I don’t think there’s anything wrong with that; in fact, I think there’s something kind of beautiful about it; your mind and body adapting so deftly to the presence of another person that the mingling of two lives, two stories, two sets of thoughts and beliefs feels effortless. It’s possible for someone to occupy a space in your life for so long and in such a specific way that their absence creates a very real sense that a part of you is missing. It is indeed beautiful. But when that’s all there is, it’s not enough.

I’d like to tell you there was an inciting incident, a reason we ceased to function as a couple, but it was more like a slow, creeping disdain.

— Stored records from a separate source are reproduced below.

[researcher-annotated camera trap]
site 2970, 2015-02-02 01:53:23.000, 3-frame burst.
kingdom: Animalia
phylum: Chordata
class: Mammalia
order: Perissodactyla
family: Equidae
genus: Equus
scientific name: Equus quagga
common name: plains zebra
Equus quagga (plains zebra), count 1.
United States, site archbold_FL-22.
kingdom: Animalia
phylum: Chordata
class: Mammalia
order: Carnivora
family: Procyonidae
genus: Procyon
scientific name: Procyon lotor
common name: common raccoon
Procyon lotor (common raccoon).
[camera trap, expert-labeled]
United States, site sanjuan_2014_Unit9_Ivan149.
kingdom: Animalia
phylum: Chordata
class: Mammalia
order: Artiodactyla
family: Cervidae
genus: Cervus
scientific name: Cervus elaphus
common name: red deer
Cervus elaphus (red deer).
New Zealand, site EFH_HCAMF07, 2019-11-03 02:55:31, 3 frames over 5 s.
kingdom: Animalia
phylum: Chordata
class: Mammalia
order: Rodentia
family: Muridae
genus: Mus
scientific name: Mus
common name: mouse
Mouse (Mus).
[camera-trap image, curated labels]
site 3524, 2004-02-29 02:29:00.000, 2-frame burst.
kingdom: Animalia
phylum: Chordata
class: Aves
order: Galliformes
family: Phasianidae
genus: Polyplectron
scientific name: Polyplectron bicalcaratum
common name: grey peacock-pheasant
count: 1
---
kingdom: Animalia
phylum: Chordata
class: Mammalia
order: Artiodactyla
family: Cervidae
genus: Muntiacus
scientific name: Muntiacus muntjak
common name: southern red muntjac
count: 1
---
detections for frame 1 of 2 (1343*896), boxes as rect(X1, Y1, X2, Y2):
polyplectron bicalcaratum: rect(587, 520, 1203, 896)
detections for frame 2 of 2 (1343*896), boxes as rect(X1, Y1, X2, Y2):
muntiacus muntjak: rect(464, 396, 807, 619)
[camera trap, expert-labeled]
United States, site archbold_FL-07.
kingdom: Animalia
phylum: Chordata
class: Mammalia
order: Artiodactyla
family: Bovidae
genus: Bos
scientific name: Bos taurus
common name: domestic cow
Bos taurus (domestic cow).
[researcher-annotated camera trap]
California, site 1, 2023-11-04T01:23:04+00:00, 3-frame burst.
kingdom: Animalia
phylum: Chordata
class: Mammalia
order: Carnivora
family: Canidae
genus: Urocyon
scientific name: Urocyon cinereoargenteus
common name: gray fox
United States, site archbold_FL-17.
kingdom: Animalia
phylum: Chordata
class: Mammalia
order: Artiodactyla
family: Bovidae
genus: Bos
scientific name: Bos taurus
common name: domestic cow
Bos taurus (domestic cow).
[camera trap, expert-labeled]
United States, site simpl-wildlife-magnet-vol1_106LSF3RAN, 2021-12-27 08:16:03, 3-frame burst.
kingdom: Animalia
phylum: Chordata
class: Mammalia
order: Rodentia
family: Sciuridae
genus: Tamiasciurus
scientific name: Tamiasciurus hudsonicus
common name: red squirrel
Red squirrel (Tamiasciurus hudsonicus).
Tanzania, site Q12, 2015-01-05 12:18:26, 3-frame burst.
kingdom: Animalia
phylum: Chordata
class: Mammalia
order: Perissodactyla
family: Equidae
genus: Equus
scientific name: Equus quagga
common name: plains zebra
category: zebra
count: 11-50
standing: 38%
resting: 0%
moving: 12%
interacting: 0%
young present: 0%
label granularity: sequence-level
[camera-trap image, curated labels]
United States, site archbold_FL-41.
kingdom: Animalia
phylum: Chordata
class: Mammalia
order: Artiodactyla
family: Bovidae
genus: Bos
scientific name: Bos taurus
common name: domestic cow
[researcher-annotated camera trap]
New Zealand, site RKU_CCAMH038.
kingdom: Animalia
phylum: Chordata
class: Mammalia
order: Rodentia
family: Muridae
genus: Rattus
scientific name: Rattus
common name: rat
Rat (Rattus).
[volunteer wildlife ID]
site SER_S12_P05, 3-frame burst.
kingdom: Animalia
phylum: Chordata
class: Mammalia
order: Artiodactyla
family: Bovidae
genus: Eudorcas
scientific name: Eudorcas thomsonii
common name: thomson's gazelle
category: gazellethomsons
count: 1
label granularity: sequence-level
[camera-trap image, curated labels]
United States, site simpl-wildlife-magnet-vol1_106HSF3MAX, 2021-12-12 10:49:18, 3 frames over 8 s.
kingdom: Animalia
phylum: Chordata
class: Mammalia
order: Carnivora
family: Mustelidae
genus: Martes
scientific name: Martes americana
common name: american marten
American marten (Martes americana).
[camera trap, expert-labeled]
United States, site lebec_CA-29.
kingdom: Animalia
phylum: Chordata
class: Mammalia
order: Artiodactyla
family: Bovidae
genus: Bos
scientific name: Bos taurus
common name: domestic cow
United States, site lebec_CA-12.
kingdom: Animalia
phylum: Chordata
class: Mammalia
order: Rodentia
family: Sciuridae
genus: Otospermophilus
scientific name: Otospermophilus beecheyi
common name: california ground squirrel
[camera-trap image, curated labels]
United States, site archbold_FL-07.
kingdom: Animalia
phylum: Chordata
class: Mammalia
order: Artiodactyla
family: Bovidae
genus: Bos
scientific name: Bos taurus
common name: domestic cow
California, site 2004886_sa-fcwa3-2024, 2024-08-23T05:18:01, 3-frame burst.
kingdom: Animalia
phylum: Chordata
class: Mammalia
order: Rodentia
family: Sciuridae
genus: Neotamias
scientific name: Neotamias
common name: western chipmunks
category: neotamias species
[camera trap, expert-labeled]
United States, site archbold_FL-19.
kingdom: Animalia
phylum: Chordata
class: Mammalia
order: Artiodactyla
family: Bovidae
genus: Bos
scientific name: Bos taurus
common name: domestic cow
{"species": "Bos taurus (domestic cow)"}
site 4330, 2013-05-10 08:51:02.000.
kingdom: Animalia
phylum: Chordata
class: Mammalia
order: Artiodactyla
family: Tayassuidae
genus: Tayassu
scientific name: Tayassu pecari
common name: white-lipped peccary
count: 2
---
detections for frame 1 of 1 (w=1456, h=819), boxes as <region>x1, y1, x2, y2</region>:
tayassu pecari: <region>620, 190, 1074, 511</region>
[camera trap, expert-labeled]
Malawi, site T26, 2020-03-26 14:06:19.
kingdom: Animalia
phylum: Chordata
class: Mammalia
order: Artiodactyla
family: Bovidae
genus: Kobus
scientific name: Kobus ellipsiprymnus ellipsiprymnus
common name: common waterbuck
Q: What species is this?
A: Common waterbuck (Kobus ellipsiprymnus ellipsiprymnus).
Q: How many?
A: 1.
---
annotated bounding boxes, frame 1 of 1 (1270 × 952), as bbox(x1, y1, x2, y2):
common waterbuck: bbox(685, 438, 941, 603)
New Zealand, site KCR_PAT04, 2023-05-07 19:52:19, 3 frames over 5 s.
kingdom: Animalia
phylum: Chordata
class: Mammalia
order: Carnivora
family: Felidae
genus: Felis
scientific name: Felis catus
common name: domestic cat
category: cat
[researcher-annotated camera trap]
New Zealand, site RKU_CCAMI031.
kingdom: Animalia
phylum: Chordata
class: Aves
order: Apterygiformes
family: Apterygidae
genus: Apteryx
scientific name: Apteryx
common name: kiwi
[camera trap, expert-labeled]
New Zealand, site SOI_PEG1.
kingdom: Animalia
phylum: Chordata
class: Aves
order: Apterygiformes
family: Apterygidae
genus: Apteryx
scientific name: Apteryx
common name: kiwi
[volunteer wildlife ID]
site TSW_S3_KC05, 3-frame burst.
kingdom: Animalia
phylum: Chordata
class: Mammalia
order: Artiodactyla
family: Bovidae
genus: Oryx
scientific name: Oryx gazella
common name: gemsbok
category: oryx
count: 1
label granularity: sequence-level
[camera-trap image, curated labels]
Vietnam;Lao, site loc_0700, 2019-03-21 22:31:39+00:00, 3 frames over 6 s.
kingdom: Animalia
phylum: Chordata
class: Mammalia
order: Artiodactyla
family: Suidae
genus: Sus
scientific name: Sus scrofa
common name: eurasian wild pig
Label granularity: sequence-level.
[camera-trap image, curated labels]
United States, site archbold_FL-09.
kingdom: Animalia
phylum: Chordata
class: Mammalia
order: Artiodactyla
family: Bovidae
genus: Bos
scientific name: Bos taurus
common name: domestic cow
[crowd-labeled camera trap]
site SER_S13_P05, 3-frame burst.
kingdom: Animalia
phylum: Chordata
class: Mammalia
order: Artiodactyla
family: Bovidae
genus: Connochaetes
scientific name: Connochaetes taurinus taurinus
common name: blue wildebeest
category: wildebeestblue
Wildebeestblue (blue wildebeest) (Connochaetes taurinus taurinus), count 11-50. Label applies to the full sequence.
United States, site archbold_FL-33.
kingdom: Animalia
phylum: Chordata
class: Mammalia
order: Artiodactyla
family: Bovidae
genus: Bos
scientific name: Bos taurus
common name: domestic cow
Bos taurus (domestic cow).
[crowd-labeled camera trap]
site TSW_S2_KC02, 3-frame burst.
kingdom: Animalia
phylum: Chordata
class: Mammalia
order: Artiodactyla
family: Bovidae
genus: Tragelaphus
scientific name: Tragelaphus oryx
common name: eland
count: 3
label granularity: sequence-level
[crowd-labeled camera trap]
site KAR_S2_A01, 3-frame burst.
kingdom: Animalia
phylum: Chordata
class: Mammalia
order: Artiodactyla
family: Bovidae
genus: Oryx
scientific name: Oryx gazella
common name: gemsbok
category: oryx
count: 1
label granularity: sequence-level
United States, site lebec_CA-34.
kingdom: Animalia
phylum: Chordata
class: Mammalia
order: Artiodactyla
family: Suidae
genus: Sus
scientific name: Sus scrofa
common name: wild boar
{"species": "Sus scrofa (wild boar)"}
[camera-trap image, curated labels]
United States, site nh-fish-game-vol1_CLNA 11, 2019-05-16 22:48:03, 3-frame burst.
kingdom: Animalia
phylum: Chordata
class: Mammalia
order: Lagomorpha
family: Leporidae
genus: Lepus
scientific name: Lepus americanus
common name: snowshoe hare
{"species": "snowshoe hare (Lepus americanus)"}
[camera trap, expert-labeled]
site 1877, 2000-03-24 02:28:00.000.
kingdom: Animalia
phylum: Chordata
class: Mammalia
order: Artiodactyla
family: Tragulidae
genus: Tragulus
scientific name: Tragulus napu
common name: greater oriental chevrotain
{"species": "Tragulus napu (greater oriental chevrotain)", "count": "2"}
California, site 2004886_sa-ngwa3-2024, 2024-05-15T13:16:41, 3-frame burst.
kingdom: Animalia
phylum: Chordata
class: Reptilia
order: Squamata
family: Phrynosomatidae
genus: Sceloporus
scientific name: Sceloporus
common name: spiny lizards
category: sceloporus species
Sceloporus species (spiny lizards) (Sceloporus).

In the end, habit was all we had left, and I came to realise that what I’d lost was lost a long time ago. For almost two years our relationship had been the romantic equivalent of a zombie – a walking, talking, undead imitation of us – and it was finally being put to rest.

 

I snap back when Theo calls my name and I follow him into the bedroom, where he asks me what he should take; he wasn’t expecting me to remove the artwork from the walls or hand over our record collection. I tell him the truth, that I don’t want anything here that reminds me of him. I tell him it’s been too hard seeing it every day, and I need it gone. My throat tightens and I falter over these last few words. I think Theo notices because he doesn’t argue, he just starts taking the boxes to the lift.

I feel sorry for him all of a sudden; his actions haven’t been malicious, he just hasn’t got a clue how to do this. So I offer to help and, standing next to him in the lift, I see him catch his own reflection and deflate.